* [Trecho do texto]
A maior briga hoje na disputa tecnológica da Fórmula 1, contra os elevados custos da categoria, é a aerodinâmica. Desenvolver um bom motor ou uma boa suspensão são apenas parte do conjunto que faz um carro rápido, e a aerodinâmica é o que traz a diferença entre ter ou não um carro vencedor.
Com os avanços do campo dos estudos de aerodinâmica nos carros de corrida, cada vez mais os pequenos detalhes trazem diferenças de décimos de segundo entre os carros, mas com o nível de competitividade é o suficiente para ser o mais rápido. A F-1 tenta domar os gastos com aerodinâmica há anos, pois a estrutura necessária para fazer os testes e cálculos necessários é extremamente cara, e hoje cada vez mais os custos são fonte de discussão para manter o esporte vivo.

* [Instruções]
1. Segundo o texto sobre aerodinâmica na Fórmula 1, por que a F-1 tenta há anos domar os gastos com aerodinâmica?
2. Cite tudo o que o texto sobre aerodinâmica na Fórmula 1 apresenta como parte do conjunto que faz um carro rápido.
3. Prossiga com o texto sobre aerodinâmica na Fórmula 1 a partir da última frase dele.

* [Material fornecido]
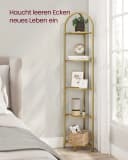VASAGLE Eckregal 5 Ebenen Bücherregal Hartglas Goldfarben Bild 1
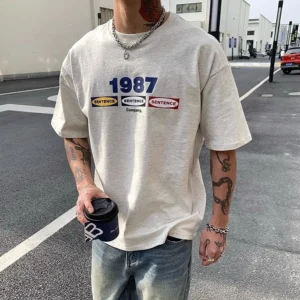 Summer cotton Korean letter printed T shirt American retro round neck men's y2k casual white and gray half sleeved top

* [Respostas]
1. Porque a estrutura necessária para fazer os testes e cálculos é extremamente cara.

2. Motor, suspensão e aerodinâmica.

3.
Um dos principais pontos dos carros onde vemos que, de fato, o investimento de tempo e dinheiro é muito alto, é na asa dianteira. Se pararmos para analisar, encontramos dezenas de elementos em apenas uma asa dianteira, todos interligados de forma precisa e que formam um conjunto extremamente complexo. Cada pequeno elemento faz sua função de direcionar uma quantidade de ar para o lugar designado pelos engenheiros — um pouco para cima, um pouco para os lados, mais um pouco para os freios, e assim cada região da asa tem sua função.
Alguns anos atrás, dizia-se que um bico de F-1 custava em torno de 250 mil dólares. E justamente é a primeira peça a ser arrancada fora num toque com o carro da frente até na largada de um GP…
A grande complexidade das asas é a contradição que sua própria existência causa: a grosso modo, quanto mais downforce (força vertical para baixo) a asa gera, mais arrasto (força horizontal para trás) consequente ela também gera. Em outras palavras, quanto mais ela ajuda o carro a ficar no chão, mais ela diminui a velocidade do veículo. E justamente a complexidade das asas, e do carro como um todo, é criar um design otimizado o suficiente que gere o máximo de downforce com o mínimo de arrasto resultante.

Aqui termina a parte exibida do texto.